TEXTE RETENU:
══════════════════════════════
« On est vraiment chez nous! » s'est exclamé Oliver Jones, visiblement ému, au terme d'une longue ovation l'ayant accueilli hier soir à la Maison symphonique. Ce pilier du jazz montréalais tirait sa révérence... pour de vrai. Il y a quelques années, il avait tenté une première sortie côté jardin, mais l'appel de la musique était trop fort, il nous était revenu. Cette fois, il faudra se résoudre à son retrait définitif.

Vous vous doutez bien que son public avait rempli l'amphithéâtre à pleine capacité, sans compter les collègues, amis, proches musiciens telle Lorraine Desmarais, la direction artistique du FIJM toujours assurée par André Ménard, enfin tout ce monde ayant suivi de près ou de loin sa carrière exemplaire. 

Élève de Daisy Peterson Sweeney, soit la soeur d'Oscar Peterson, Oliver fut sa vie durant un authentique praticien du swing pianistique, style perfectionné au plus haut point par son idole et voisin de quartier, le grand Oscar - à qui il a d'ailleurs rendu un vibrant hommage devant l'auditoire incluant la veuve et la fille de son mentor.

Après avoir passé une bonne partie de sa carrière dans les Antilles, le pianiste de la Petite Bourgogne revint à Montréal et put assouvir sa passion jazzistique. Ce retour au bercail coïncidait avec les débuts du festival de jazz dont il  fut longtemps la plus grande vedette locale et le fier ambassadeur. 

Depuis onze ans, soit depuis le retour après la pause, Oliver a formé cet excellent trio avec le contrebassiste Éric Lagacé et le batteur Jim Doxas. À les entendre jouer, on se demandait hier pourquoi fallait-il arrêter tout ça?  Le leader du trio a beau avoir 81 ans, pourtant...  l'articulation, le rythme, l'attaque, la souplesse, la force de la main gauche, bref tout ce pourquoi Oliver Jones a suscité l'admiration n'est pas diminué... assez peu, pour être précis.
══════════════════════════════
DONNÉES BRUTES:
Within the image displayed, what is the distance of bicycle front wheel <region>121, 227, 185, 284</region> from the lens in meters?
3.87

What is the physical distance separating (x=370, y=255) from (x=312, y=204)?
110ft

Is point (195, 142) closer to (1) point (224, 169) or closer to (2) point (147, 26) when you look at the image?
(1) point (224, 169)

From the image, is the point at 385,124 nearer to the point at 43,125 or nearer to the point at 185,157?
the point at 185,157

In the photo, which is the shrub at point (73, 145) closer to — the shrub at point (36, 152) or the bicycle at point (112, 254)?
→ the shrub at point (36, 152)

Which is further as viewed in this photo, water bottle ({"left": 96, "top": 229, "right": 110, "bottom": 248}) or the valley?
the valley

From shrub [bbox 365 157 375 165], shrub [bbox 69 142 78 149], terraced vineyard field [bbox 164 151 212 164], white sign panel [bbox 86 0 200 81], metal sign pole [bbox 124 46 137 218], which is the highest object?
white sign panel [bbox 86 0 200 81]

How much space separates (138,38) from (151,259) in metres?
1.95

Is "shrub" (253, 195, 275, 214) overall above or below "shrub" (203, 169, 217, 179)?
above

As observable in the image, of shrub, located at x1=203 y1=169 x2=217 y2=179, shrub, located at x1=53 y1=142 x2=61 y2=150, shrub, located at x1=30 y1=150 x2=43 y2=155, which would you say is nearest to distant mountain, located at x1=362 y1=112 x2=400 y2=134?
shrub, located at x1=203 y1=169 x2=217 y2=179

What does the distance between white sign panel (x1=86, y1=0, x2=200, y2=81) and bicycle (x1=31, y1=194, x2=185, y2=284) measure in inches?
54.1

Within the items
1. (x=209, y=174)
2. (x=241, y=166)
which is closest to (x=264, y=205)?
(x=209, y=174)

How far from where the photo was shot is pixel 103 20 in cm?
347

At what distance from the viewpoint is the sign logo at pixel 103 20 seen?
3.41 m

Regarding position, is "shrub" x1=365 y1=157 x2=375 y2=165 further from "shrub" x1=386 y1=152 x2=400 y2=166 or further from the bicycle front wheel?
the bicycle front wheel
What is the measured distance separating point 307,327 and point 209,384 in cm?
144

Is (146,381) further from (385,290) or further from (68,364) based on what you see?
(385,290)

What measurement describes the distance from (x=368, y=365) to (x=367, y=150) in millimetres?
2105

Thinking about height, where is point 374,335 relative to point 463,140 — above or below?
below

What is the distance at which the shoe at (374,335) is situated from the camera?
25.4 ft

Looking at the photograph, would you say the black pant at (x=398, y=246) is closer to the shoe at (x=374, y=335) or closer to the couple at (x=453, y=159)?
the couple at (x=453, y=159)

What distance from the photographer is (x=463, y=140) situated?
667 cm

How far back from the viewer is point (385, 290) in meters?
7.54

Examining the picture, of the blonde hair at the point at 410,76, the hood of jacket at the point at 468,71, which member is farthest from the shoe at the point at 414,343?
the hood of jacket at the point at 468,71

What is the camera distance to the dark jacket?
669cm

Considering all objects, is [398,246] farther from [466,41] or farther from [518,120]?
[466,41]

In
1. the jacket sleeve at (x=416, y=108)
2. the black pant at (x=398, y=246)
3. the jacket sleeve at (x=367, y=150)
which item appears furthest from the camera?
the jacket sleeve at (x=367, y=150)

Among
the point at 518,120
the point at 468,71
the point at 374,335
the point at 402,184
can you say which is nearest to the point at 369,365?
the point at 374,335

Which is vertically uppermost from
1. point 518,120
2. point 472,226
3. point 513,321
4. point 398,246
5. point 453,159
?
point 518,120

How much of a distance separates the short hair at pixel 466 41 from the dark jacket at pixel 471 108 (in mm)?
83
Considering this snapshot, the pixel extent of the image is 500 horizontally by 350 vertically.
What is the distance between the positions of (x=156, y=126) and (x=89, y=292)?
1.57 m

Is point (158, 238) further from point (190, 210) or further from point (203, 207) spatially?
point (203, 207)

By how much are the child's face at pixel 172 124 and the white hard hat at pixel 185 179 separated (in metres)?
══════════════════════════════
LISTE DES TÂCHES:
1. D'après l'article sur Oliver Jones, qui tient la contrebasse dans son trio ?
2. Relevez toutes les personnes que l'article sur Oliver Jones désigne par leur nom, sauf Oliver Jones lui-même.
3. Prolongez l'article sur Oliver Jones à la suite de sa dernière phrase.

RÉPONSES PAR TÂCHE:
1. Éric Lagacé.

2. Lorraine Desmarais, André Ménard, Daisy Peterson Sweeney, Oscar Peterson, Éric Lagacé, Jim Doxas

3.
Au programme, évidemment, c'était la musique des années 50, le Great American Songbook jazzifié, et des compositions originales de même type. L'Orchestre National de Jazz allait ensuite  prendre la relève du trio pour accompagner ce gentleman qui s'est produit en concert pendant ...76 ans!

Un grand merci, Oliver.

Gonzalo retourne au latin jazz fusion

Dans les années 80, une des grandes innovations du pianiste et compositeur cubain Gonzalo Rubalcaba fut d'adapter le jazz de son île à la tendance fusion très en vogue à l'époque. Une fois installé aux États-Unis, il s'était longtemps concentré sur des musiques acoustiques, question de démontrer son immense talent de jazzman. Ce qu'il a réussi magistralement, plusieurs opus en témoignent.

Ces dernières années, cependant, il est revenu à ses premières amours latines, pour ainsi mettre de l'avant des projets plus proches de ses racines, dont Volcan, présenté hier au Théâtre Maisonneuve. 

Dans ce contexte, l'impulsion de la percussion est la fois jazz et afro-antillaise (Horacio El Negro Hernandez), la basse électrique (Armando Gola) s'inscrit dans cet univers hybride entre fusion, latin jazz et afro-cubain.Cette musique est propice aux exécutions exubérantes, voire mirobolantes, de Gonzalo Rubalcaba. À l'évidence, il demeure aujourd'hui au faîte de la supravirtuosité pianistique. Précision hallucinante en haute vélocité, articulation parfaite, cet irrésistible groove latin amalgamé à une connaissance profonde du piano jazz.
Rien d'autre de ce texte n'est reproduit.